Summer is my favourite season, I
love the colours and the warm weather and sweet smells. I also love summer
activities, swimming, biking, running, bbqing etc. Summer makes me happy, but for about the last
10 years of my life, summer has also brought a lot of mental pain. The first time I remember trying to lose
weight it was at the end of the school year in Grade 11 when I had just turned
17. That was my anorexic summer. The next summer was the summer I remember
arguing a lot with my family, admitting to my mom that I had an eating problem, and certainly
not being ready to move away to University. Every summer after that for about 4
years this season meant diet pills and exercise so I could wear all my favourite
clothes and bikini’s. One summer it got to be too much for me, the mental
effects of my lack of food brought me to a place where weight and food were all
I thought about, that was the summer I decided I needed out of this mental hell, and started on the recovery path.

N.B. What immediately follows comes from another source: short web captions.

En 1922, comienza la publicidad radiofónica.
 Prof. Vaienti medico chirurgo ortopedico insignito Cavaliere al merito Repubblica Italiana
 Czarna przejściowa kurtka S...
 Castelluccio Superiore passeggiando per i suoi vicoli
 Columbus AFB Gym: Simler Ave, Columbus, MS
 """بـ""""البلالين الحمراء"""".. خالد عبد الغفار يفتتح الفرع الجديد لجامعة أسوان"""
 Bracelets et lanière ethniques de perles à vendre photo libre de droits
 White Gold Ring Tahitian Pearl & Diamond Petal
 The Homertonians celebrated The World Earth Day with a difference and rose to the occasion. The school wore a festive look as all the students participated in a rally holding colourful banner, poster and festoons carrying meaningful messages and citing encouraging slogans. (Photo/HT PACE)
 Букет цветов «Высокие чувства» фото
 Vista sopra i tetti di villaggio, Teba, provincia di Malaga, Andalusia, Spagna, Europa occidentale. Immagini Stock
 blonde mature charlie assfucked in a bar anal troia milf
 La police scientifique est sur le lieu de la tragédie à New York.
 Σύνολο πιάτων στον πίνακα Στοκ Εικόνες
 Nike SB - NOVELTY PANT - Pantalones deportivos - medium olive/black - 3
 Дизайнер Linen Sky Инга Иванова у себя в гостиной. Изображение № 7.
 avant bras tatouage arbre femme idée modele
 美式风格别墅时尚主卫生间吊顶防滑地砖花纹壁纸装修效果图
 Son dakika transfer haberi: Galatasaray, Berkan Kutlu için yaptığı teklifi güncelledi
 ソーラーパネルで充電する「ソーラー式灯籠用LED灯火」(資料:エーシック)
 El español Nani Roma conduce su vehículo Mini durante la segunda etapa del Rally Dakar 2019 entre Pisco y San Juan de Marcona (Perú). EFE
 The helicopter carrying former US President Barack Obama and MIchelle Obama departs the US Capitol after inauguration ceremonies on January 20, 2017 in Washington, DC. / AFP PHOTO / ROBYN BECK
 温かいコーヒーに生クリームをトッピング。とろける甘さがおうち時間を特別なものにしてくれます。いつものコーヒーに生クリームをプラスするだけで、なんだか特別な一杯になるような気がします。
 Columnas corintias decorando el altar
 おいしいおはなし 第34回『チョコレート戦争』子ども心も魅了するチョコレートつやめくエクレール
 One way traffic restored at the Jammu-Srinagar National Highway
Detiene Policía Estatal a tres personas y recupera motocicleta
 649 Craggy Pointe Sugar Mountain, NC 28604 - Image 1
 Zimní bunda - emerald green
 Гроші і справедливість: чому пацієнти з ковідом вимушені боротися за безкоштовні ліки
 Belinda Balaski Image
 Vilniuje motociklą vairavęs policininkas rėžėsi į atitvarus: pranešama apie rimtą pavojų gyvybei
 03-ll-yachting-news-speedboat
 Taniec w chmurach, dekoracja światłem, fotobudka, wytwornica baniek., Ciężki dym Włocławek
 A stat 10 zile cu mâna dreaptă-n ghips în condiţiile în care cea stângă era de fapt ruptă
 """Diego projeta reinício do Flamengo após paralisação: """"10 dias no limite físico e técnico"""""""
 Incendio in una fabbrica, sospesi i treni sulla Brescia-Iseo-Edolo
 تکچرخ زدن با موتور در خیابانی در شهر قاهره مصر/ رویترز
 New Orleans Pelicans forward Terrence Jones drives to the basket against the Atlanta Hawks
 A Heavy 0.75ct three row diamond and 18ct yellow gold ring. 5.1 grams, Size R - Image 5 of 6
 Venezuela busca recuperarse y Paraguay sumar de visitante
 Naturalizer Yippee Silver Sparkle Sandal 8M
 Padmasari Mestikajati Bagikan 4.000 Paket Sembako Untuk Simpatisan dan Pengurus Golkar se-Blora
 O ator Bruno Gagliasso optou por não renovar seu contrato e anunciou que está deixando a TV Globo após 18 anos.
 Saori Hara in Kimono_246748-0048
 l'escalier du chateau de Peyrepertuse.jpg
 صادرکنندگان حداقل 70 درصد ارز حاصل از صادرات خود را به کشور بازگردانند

Every summer since then it seems to be the same for me,
feelings of anxiety. Wishing it would be easy to turn to my old habits so I
could feel good in summer clothes. Feeling sadness that I feel so uncomfortable
in my own skin that I have to x out many options of attire I might wear
including bikinis and anything strapless or form fitting. Every summer the
acceptable length of shorts gets longer for me to the point where this year I
hate wearing shorts, I don’t want to, I just want to buy dresses, but again my
body type is hard to fit dresses correctly without it being too small on top or
too big on the bottom.
I spend so much time lying around hating my body and the
fact that I don’t feel like I look nice in summer clothes right now. This has consumed
me for so many years. I was going to buy a summer pass for the pool in my
village but I am now realizing the terror I feel this summer of being in a
bathing suit (not even a bikini) in front of other people. It sucks. I know
there are so many others out there that feel the same as I do, and even worse.
I have come so far from that first summer, and I would never go back to my old
eating disordered habits, but I just wish I knew how to stay positive! I know it
helps to focus on what you like about yourself, but lately my problem is I am
starting not to like those parts anymore since my recent weight gain due to
physical illness and the halting of physical activity for a few months.
I want so bad to inspire others that have disordered eating
that there is a better way, but it is still so hard for me most days to like my
body and that was always the question “is it better to be skinny and miserable
or normal size (feeling constantly fat) and miserable?”
The answer is definitely normal size, because at least I can
focus on other things in life besides my body image, and that is worth the
most, being able to live life!
The goal: not to care so much about how I feel in summer clothes, and just enjoy the summer!
The goal: not to care so much about how I feel in summer clothes, and just enjoy the summer!